Goal:
Write out the passage on the Argentine presidential debate word for word, between "The Juntos por" and "and corruption claims.", inclusive.

====== Quoted text

In her opening remarks, Bullrich promised an end to Kirchnerism and vowed to eradicate corruption and the “mafias” ruling Argentina, pointedly mentioning the recent scandal involving former Buenos Aires Province Cabinet chief Martín Insaurralde which forced his resignation and has dominated the frontpages over the past week.
The Juntos por el Cambio candidate, who often spoke quickly and was treated by paramedics for conjunctivitis during the debate interval, attempted to tie Massa to the former provincial official and said it was impossible to have a serious security programme with "corrupt people" like Insaurralde, who resigned amid a scandal over a luxurious trip to Marbella with a model and corruption claims.
"With respect to Insaurralde, I asked him to resign from his post immediately, and I asked him to resign from his candidacy. And we are not all the same. You never asked Gerardo Milman to resign," countered the Unión por la Patria candidate, citing allegations being investigated by the courts that the PRO deputy was involved in the assassination attempt on Vice-President Cristina Fernández de Kirchner on September 1 last year.
In the immediate lead-up to the debate, Bullrich had received the forthright backing of her former boss, Mauricio Macri – who posted a picture of himself and the candidate – and she seemed eager to capitalise on the momentum, speaking quickly and gesticulating in a bid to turn around the presidential race.
“On the 22nd [of October] we are with Patricia, because she has the strength and courage needed now to carry out the change that all Argentines are waiting for,” wrote Macri, whose relationship with Milei has been the subject of much speculation.
Massa: man in charge
Massa too adopted an aggressive approach, yet he was also keen to portray himself as paternal and controlled, the man with the correct plan for the country, if you will. Not such an easy task, given Argentina’s immediate outlook, and the ruling coalition candidate was regularly targeted by rivals for his recent stewardship of the economy.
His most pointed attacks were aimed at Bullrich and Milei, the frontrunner in the race, as he sought to polarise with both.
"Javier, stop disrespecting women,” Massa said after the libertarian had clashed with Bregman. “It seems to me that beyond the fact that they think differently, they have the right to think differently from you and it seems to me that they show your authoritarian trait.”
He also used his right of reply to refute the liberal candidate's economic development model, accusing his rival of proposing “a labour market where women have no chance of development, where young people have to go to the precarious labour market and workers lose the right to paid holidays and severance pay.” He described the model as “a regime of slavery” for workers.
But the Unión por la Patria presidential candidate, as the man currently in the hot seat, constantly found himself under fire. With Argentina's economy offering a fair bit of material to work with, Massa was regularly told that his partners were either inadequate or corrupt.
"You don't have the moral authority" to talk about security proposals, Bullrich quipped at one point.
He, in turn, clashed with Bullrich over the freeing of prisoners during her spell in office as Argentina's security minister from 2015 to 2019 and repeated that he wants to form a "government of national unity" by summoning "the best" leaders from each of the political spaces.

============
====== Dataset content

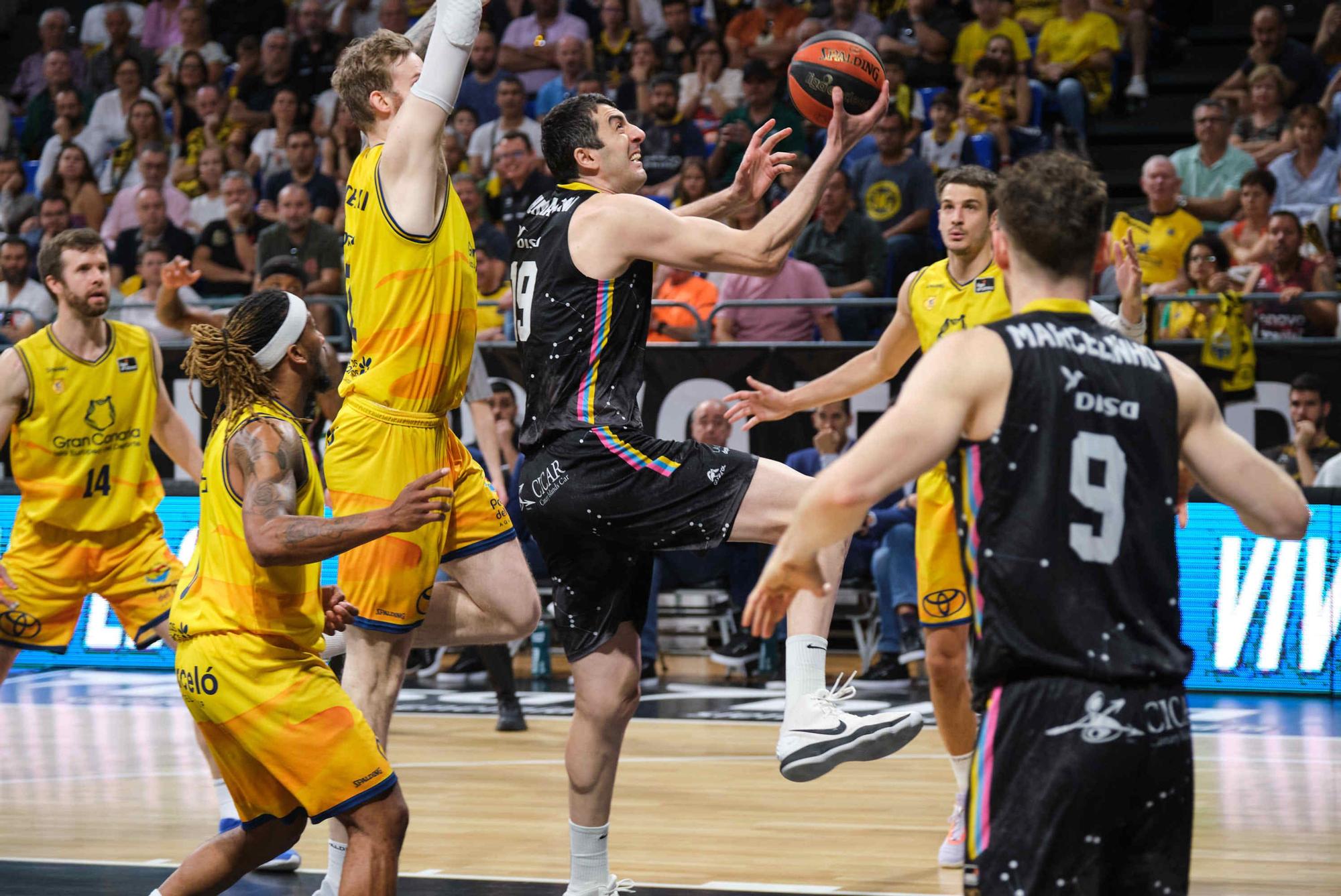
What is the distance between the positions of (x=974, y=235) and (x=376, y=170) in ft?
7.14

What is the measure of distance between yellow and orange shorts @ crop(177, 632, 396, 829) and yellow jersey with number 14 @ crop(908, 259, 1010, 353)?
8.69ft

============

Solution:
The Juntos por el Cambio candidate, who often spoke quickly and was treated by paramedics for conjunctivitis during the debate interval, attempted to tie Massa to the former provincial official and said it was impossible to have a serious security programme with "corrupt people" like Insaurralde, who resigned amid a scandal over a luxurious trip to Marbella with a model and corruption claims.